Dataset entries
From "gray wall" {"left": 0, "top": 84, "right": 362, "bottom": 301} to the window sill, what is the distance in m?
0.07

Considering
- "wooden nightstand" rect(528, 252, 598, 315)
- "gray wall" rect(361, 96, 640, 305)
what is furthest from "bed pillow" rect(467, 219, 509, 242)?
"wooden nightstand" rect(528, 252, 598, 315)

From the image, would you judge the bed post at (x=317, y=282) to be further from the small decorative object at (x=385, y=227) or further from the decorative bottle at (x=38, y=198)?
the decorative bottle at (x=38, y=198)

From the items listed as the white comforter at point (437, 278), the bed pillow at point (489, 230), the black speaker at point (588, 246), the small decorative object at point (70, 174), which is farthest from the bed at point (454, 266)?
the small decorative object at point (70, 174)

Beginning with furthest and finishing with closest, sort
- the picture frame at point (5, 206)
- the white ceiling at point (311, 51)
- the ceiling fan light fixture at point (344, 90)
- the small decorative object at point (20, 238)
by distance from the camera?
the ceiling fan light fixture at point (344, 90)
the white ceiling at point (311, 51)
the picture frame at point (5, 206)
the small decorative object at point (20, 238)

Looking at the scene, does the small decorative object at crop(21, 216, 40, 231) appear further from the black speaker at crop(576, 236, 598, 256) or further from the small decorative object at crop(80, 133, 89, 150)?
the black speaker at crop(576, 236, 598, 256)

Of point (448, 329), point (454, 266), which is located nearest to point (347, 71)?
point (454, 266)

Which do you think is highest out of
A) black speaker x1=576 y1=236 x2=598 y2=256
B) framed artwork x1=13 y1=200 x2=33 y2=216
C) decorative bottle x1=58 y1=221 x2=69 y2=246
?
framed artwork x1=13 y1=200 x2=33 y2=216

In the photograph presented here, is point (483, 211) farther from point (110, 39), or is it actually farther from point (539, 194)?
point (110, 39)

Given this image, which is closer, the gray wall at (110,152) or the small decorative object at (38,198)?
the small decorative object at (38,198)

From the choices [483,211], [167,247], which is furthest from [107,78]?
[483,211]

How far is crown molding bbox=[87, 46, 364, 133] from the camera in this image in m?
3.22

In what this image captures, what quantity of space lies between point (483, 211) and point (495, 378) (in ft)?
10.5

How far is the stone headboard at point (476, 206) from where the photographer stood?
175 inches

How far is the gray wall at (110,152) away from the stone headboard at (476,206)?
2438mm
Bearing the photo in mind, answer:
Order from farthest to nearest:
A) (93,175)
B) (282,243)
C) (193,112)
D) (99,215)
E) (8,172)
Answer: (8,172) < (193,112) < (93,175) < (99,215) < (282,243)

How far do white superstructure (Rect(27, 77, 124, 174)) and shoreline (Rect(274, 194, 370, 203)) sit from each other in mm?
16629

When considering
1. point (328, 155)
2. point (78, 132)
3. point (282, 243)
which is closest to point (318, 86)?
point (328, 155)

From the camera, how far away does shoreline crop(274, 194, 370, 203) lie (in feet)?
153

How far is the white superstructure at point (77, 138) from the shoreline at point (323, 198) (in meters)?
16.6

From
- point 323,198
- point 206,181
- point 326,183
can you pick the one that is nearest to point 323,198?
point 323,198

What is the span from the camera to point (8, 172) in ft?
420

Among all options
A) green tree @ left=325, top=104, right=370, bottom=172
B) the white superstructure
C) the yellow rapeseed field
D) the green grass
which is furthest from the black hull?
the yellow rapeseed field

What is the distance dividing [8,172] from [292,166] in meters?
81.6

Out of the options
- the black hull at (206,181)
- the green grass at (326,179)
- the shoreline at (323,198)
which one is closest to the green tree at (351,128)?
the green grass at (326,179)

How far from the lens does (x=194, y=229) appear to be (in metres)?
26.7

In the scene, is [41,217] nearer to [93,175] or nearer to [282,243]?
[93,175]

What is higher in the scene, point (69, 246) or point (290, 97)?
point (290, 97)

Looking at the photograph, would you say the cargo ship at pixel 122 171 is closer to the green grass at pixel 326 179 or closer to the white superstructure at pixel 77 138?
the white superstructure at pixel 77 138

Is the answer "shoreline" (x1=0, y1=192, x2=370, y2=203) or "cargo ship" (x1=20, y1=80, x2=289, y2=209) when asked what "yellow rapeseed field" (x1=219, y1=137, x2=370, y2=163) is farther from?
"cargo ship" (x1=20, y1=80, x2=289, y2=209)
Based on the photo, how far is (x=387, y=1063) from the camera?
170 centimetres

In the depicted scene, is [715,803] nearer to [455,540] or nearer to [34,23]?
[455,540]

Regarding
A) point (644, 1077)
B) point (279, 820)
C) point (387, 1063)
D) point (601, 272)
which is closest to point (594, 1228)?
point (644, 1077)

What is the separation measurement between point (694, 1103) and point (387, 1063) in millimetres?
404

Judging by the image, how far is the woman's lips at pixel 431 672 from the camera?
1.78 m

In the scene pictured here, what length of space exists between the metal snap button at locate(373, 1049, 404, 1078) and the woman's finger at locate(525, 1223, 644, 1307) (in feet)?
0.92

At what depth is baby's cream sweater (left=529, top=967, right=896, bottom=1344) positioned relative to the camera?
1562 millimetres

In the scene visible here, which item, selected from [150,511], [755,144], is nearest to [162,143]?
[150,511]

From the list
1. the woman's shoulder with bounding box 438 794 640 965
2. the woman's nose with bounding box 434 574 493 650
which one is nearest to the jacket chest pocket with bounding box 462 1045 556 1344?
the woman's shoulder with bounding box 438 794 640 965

**Task brief**
Repeat every line of the data, exactly and in full.

**Final answer**
From "gray wall" {"left": 0, "top": 84, "right": 362, "bottom": 301} to the window sill, what is the distance in m?
0.07

Considering
- "wooden nightstand" rect(528, 252, 598, 315)
- "gray wall" rect(361, 96, 640, 305)
what is furthest from "bed pillow" rect(467, 219, 509, 242)?
"wooden nightstand" rect(528, 252, 598, 315)

From the image, would you judge the bed post at (x=317, y=282) to be further from the small decorative object at (x=385, y=227) or further from the decorative bottle at (x=38, y=198)?
the decorative bottle at (x=38, y=198)

From the items listed as the white comforter at point (437, 278), the bed pillow at point (489, 230), the black speaker at point (588, 246), the small decorative object at point (70, 174), which is farthest from the bed at point (454, 266)?
the small decorative object at point (70, 174)

Beginning with furthest and finishing with closest, sort
- the picture frame at point (5, 206)
- the white ceiling at point (311, 51)
- the ceiling fan light fixture at point (344, 90)
- the small decorative object at point (20, 238)
by distance from the camera?
the ceiling fan light fixture at point (344, 90)
the white ceiling at point (311, 51)
the picture frame at point (5, 206)
the small decorative object at point (20, 238)

Looking at the scene, does the small decorative object at crop(21, 216, 40, 231) appear further from the black speaker at crop(576, 236, 598, 256) or further from the small decorative object at crop(80, 133, 89, 150)?
the black speaker at crop(576, 236, 598, 256)

Of point (448, 329), point (454, 266), which is located nearest to point (347, 71)?
point (454, 266)

Which do you think is highest out of
A) black speaker x1=576 y1=236 x2=598 y2=256
B) framed artwork x1=13 y1=200 x2=33 y2=216
C) decorative bottle x1=58 y1=221 x2=69 y2=246
?
framed artwork x1=13 y1=200 x2=33 y2=216

In the photograph presented here, is point (483, 211) farther from point (110, 39), or is it actually farther from point (539, 194)?
point (110, 39)

Given this image, which is closer, the gray wall at (110,152) or the small decorative object at (38,198)?
the small decorative object at (38,198)

From the choices [483,211], [167,247], which is furthest from [107,78]?
[483,211]

How far is crown molding bbox=[87, 46, 364, 133] from the camera in this image in m?
3.22

In what this image captures, what quantity of space lies between point (483, 211) and point (495, 378) (in ft)?
10.5

How far is the stone headboard at point (476, 206) from where the photographer stood?
175 inches

How far is the gray wall at (110,152) away from the stone headboard at (476,206)?
2438mm
Bearing the photo in mind, answer:
Order from farthest to nearest:
A) (93,175)
B) (282,243)
C) (193,112)
D) (99,215)
E) (8,172)
Answer: (8,172) < (193,112) < (93,175) < (99,215) < (282,243)

How far do white superstructure (Rect(27, 77, 124, 174)) and shoreline (Rect(274, 194, 370, 203)) sit from each other in mm?
16629

When considering
1. point (328, 155)
2. point (78, 132)
3. point (282, 243)
which is closest to point (318, 86)?
point (328, 155)

From the camera, how far away does shoreline crop(274, 194, 370, 203) lie (in feet)?
153

How far is the white superstructure at point (77, 138) from the shoreline at point (323, 198) (in meters)?
16.6

From
- point 323,198
- point 206,181
- point 326,183
can you pick the one that is nearest to point 323,198?
point 323,198

What is the span from the camera to point (8, 172) in ft?
420

Among all options
A) green tree @ left=325, top=104, right=370, bottom=172
B) the white superstructure
C) the yellow rapeseed field
D) the green grass
which is furthest from the black hull?
the yellow rapeseed field

What is the distance dividing [8,172] from [292,166] in meters?
81.6

Out of the options
- the black hull at (206,181)
- the green grass at (326,179)
- the shoreline at (323,198)
which one is closest to the green tree at (351,128)?
the green grass at (326,179)

How far from the lens does (x=194, y=229) appear to be (in metres)?
26.7

In the scene, is [41,217] nearer to [93,175] or nearer to [282,243]?
[93,175]

What is higher in the scene, point (69, 246) or point (290, 97)?
point (290, 97)

Looking at the photograph, would you say the cargo ship at pixel 122 171 is closer to the green grass at pixel 326 179 or closer to the white superstructure at pixel 77 138?
the white superstructure at pixel 77 138

Is the answer "shoreline" (x1=0, y1=192, x2=370, y2=203) or "cargo ship" (x1=20, y1=80, x2=289, y2=209) when asked what "yellow rapeseed field" (x1=219, y1=137, x2=370, y2=163) is farther from?
"cargo ship" (x1=20, y1=80, x2=289, y2=209)
Based on the photo, how far is (x=387, y=1063) from the camera?
170 centimetres

In the depicted scene, is [715,803] nearer to [455,540] or nearer to [34,23]?
[455,540]

Regarding
A) point (644, 1077)
B) point (279, 820)
C) point (387, 1063)
D) point (601, 272)
which is closest to point (594, 1228)?
point (644, 1077)

What is the separation measurement between point (694, 1103) and point (387, 1063) in millimetres?
404

Judging by the image, how far is the woman's lips at pixel 431 672 from the camera?
1.78 m

In the scene pictured here, what length of space exists between the metal snap button at locate(373, 1049, 404, 1078) and the woman's finger at locate(525, 1223, 644, 1307) (in feet)?
0.92

At what depth is baby's cream sweater (left=529, top=967, right=896, bottom=1344) positioned relative to the camera?
1562 millimetres

In the scene visible here, which item, selected from [150,511], [755,144], is nearest to [162,143]?
[150,511]

From the list
1. the woman's shoulder with bounding box 438 794 640 965
2. the woman's nose with bounding box 434 574 493 650
which one is nearest to the jacket chest pocket with bounding box 462 1045 556 1344?
the woman's shoulder with bounding box 438 794 640 965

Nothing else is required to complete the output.